1) Resizable probe core with the model based off the Saturn V third stage Avionics Ring
2) Station parts. I thought of a way to make these resizeable. Basically take the IVA from w/e model you use, and the outside model, and just dupiclate them per stretch. For example, the hitchhiker, when someone goes to make it from MFT-1 to MFT-2, it will just look like two hitchhikers welded together.
3) Proton main engines, or at least a mount that will put the six engines like the Proton, I.E. protruding past the internal tank.
4) Modular/Resizable rcs thrusters with the ability to make ports appear on any side of the rcs
5) Modular Parachutes? Like the ability to make one to five parachutes deploy from one canister, also, to change the shape of the parachute. The stock models are fine, but I would like something like the Ares/Orion parachutes, the red white and blue ones.
6) Stock engine mounts with modularity. I would like to have 9 mainsails, or skippers, on one mount.
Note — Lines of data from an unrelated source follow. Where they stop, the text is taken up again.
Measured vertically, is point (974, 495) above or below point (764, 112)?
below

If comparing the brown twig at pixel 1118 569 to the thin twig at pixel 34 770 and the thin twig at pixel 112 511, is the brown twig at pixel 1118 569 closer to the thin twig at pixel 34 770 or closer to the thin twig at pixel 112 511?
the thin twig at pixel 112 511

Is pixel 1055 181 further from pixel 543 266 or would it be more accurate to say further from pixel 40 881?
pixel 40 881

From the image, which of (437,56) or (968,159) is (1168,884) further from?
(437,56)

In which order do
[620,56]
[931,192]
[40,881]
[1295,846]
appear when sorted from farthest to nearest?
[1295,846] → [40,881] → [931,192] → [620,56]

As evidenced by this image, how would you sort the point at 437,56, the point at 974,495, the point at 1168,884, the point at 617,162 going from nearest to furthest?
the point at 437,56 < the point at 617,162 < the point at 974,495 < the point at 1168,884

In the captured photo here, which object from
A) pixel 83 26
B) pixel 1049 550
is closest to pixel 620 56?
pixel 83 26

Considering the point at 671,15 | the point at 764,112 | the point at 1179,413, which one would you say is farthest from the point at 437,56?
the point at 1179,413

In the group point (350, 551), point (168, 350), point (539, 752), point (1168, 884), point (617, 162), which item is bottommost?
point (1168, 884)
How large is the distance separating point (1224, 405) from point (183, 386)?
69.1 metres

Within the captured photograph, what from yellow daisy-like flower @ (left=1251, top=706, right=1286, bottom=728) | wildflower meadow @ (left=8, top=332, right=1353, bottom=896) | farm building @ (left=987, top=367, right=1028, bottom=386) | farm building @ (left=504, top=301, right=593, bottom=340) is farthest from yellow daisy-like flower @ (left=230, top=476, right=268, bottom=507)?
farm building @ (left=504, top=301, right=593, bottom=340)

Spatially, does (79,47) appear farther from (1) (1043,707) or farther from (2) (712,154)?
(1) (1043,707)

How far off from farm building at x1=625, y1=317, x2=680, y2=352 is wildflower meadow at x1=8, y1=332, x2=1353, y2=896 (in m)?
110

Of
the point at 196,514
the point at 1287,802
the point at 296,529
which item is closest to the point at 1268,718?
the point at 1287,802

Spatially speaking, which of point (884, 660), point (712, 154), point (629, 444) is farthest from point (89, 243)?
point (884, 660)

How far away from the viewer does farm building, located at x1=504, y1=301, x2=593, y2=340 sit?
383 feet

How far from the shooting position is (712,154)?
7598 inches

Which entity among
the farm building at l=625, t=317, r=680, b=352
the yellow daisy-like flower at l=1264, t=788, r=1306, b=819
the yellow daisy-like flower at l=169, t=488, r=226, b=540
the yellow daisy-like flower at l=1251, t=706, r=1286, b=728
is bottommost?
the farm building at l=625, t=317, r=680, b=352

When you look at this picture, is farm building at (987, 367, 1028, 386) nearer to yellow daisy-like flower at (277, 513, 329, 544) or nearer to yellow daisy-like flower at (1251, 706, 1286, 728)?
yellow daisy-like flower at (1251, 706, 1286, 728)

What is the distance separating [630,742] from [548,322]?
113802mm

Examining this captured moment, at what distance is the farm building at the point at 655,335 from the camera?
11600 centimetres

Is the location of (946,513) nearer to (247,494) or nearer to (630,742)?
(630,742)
Jebidiah wants to go crazy. *Is already thinking of giant rockets*

1.) Doable, but I've never seen the point in it; I do not use probe cores, instead I just slap a mech-jeb case on the side and call it good.  This also harkens back to the 'low-part-count' theme, in that it is counterproductive to add extra parts just for a probe core.  I would have to hear some extremely compelling arguments for use-cases that the existing stock probe-cores or a mech-jeb case cannot fulfill.
2.) Yep, those are next on the TODO list, as soon as I get out of wheel-fixing-hell.
3.) No clue what engine that is... but as I've said in the past, this mod doesn't exist for 'recreation' purposes.  What engine is it, what stats does it have, are there sufficient diagrams/schematics available, and does it fill a unique purpose in the engine lineup compared to what I already have?
4.) Actively works against the 'low-part-count' theme of the mod.  Doable, but I would rather my RCS be integrated into... well.. anything (as opposed to adding 4 more parts to a craft just for RCS).  I would have to hear some extremely compelling arguments for use-cases, ones that the existing RCS blocks cannot fulfill.
5.) See #4; would rather they be integrated into the parts that need them.  Completely doable (as that is what I wrote the SSTUModularParachte module for originally), but would need some good use-cases that the existing stock parachutes cannot fulfill.
6.) As others have commented, stock engines are less than ideal for clustering.  I will not be making stock cluster configs (except as placeholders until I can make real models), but nothing is stopping you from making them yourself (see the LV-N cluster config for example).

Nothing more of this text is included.